Document excerpt —
# # # # #
With stitch and glue plans, you never want a hard spot or a "wood-on-wood" contact spot in your seams.

The reason is that filleting material (epoxy and woodflour) works better with fiberglass to evenly distribute any sudden loads placed on the seam.

Maintaining a consistent seam gap is also easier to build and fair. We've always recommended a spacer to maintain a consistent gap. The problem is that just putting a spacer or shim in the seam isn't always easy because the spacers twist or fall out.

Well here's a way to solve that:

1) Get some tongue depressors (craft sticks). I like using the wide ones because they are only about 3mm thick. Drill 2 holes about 1/2" apart, then one in the middle to make a slot.
Image

2) Stitch the hull with the stitches going right through the slots.
Image

3) Adjust the spacers so you have a consistent gap. What's also nice about this is you can pull the stitches tight.
# # # # #
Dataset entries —

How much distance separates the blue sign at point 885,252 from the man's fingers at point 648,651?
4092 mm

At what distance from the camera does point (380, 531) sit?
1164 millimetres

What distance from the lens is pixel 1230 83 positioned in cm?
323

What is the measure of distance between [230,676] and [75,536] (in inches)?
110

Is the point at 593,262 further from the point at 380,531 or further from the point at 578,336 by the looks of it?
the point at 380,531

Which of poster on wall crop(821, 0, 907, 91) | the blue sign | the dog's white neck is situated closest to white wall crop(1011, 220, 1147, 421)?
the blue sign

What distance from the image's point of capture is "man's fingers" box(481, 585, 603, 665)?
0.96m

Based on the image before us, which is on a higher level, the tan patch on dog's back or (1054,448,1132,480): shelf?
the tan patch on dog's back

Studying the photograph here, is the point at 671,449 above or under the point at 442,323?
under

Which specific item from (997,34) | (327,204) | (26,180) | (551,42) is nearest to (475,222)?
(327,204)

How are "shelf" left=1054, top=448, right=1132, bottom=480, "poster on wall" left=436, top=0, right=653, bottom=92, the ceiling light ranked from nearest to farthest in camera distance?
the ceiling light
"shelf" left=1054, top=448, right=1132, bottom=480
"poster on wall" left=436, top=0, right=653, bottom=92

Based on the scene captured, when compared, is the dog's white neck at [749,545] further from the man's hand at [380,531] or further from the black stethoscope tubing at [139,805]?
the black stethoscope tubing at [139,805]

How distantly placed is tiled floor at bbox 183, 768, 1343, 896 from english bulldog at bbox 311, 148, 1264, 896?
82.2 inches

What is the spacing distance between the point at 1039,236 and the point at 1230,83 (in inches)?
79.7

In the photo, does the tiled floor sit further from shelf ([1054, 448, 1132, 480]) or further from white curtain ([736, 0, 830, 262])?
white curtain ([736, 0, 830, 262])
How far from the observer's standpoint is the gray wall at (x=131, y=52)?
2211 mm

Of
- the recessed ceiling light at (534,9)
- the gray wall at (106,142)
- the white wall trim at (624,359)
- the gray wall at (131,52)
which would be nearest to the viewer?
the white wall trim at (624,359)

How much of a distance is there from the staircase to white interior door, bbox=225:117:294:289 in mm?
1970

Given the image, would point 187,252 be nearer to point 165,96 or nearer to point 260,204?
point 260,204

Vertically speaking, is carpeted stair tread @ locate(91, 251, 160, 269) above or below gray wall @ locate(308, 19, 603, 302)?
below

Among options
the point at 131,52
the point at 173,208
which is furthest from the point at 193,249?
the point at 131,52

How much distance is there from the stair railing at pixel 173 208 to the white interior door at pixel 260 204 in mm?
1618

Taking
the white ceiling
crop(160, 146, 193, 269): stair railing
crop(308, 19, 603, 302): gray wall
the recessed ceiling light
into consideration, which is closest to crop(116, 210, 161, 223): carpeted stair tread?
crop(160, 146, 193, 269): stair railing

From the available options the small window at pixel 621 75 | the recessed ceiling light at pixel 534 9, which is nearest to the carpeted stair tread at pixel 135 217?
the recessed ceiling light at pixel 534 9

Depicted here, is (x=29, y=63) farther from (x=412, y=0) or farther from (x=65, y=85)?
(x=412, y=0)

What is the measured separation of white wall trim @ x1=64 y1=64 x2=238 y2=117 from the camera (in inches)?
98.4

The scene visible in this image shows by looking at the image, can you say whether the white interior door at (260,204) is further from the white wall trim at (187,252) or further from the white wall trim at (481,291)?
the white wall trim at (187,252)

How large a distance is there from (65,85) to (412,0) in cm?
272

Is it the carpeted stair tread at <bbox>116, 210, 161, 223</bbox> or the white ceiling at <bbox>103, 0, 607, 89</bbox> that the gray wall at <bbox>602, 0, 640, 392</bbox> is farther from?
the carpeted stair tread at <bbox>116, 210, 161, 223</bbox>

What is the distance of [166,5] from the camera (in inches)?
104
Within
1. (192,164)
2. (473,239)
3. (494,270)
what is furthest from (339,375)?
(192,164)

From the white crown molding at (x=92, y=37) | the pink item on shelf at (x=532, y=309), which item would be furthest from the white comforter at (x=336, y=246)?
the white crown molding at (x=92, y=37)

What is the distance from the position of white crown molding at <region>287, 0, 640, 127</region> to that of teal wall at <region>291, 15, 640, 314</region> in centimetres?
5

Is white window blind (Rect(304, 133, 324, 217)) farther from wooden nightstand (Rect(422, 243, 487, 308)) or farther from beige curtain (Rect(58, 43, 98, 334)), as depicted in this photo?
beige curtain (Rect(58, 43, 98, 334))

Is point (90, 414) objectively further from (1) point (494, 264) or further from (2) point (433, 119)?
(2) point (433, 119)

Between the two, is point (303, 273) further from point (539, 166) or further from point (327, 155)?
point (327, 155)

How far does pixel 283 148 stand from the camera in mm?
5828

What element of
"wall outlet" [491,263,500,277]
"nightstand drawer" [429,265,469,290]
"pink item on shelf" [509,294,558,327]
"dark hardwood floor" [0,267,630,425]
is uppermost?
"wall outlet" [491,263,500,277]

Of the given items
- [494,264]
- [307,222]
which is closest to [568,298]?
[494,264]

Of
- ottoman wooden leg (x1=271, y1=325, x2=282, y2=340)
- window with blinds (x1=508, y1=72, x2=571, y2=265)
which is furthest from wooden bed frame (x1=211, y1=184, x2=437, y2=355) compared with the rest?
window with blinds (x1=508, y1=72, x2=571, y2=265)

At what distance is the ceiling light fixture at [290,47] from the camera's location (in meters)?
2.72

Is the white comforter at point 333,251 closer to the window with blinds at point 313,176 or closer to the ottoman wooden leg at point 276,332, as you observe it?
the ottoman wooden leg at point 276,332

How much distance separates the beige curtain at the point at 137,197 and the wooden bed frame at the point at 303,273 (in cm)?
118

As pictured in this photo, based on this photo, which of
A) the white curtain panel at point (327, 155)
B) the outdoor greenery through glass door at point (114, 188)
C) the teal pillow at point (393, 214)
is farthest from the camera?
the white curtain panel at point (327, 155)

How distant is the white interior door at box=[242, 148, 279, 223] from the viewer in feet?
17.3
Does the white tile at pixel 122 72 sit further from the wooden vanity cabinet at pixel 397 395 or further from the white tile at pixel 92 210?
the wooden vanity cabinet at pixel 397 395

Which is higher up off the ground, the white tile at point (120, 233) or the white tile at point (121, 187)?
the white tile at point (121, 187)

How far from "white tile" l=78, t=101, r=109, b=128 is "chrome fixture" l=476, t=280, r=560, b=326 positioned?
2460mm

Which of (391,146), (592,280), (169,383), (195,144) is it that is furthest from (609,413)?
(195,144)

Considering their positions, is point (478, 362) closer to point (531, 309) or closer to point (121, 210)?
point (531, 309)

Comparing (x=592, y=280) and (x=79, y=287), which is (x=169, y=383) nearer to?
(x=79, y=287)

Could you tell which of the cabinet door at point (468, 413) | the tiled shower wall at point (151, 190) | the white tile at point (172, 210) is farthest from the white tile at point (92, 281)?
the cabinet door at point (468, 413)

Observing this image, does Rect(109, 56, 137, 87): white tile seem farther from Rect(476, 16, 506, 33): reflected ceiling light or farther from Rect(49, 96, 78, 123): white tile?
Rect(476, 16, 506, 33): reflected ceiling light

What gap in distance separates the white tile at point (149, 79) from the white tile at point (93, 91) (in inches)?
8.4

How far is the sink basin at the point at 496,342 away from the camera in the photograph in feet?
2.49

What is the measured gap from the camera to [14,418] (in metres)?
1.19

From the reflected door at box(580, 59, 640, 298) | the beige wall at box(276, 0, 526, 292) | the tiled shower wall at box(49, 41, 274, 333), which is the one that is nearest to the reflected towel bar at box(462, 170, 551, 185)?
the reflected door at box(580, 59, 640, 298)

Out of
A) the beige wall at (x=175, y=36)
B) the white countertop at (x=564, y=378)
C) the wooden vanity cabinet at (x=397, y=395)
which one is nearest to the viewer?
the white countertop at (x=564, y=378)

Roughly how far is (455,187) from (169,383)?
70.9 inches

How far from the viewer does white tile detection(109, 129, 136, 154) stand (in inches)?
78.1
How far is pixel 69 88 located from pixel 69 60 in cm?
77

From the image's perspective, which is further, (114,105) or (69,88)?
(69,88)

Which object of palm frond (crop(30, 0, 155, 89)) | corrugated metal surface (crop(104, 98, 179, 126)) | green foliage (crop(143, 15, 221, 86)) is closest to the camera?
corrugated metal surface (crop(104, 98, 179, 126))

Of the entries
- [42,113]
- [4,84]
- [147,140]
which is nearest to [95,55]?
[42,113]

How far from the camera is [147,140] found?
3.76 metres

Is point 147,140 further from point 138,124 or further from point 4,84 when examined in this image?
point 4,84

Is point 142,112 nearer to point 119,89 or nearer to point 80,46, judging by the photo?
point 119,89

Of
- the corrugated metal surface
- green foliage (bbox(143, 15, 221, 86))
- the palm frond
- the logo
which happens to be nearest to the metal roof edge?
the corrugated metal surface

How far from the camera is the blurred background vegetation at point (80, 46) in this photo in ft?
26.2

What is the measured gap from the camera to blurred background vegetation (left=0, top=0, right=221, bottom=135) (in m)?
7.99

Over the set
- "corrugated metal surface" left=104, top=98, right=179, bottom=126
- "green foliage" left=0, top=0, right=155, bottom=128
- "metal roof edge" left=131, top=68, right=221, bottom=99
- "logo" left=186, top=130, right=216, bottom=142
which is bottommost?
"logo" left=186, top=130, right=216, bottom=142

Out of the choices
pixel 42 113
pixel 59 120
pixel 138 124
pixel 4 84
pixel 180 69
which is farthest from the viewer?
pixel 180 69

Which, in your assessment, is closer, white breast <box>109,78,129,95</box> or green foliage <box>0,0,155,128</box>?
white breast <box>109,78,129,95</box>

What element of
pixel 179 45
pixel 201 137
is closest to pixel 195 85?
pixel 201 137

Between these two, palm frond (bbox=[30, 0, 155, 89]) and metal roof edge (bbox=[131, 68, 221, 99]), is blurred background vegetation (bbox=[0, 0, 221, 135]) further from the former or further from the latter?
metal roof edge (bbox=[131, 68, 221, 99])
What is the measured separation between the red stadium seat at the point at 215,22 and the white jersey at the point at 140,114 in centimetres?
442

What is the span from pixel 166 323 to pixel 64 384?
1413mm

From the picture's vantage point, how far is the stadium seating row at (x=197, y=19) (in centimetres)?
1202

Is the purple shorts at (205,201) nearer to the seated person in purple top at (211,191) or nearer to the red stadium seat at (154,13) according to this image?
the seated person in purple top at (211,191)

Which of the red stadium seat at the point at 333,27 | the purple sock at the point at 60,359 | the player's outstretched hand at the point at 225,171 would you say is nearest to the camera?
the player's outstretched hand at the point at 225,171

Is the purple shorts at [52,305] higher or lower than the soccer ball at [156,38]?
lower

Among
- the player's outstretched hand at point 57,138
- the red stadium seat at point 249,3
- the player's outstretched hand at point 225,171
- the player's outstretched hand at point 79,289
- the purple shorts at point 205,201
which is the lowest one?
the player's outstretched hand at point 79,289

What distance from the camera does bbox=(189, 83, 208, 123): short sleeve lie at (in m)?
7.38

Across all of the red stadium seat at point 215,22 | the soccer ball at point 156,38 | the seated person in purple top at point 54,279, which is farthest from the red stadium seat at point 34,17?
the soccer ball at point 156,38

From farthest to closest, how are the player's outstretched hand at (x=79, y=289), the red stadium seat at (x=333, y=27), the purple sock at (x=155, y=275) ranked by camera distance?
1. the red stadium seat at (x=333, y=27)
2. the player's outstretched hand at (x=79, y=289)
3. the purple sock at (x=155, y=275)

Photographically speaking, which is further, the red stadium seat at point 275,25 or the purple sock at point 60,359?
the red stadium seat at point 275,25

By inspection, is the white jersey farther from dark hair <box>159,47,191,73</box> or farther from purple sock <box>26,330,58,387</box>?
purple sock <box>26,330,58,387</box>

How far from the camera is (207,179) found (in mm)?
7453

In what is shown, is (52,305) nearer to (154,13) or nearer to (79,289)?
# # # # #
Objective 1 — Duplicate the passage of the stitch-and-glue seam text between "2) Stitch the" and "the stitches tight.", inclusive.
Objective 2 — Extract every line of the records that contains the word "tubing".
The text and the records come from unrelated sources.

Correct result 1 —
2) Stitch the hull with the stitches going right through the slots.
Image

3) Adjust the spacers so you have a consistent gap. What's also nice about this is you can pull the stitches tight.

Correct result 2 —
Based on the scene captured, when compared, is the dog's white neck at [749,545] further from the man's hand at [380,531] or further from the black stethoscope tubing at [139,805]?
the black stethoscope tubing at [139,805]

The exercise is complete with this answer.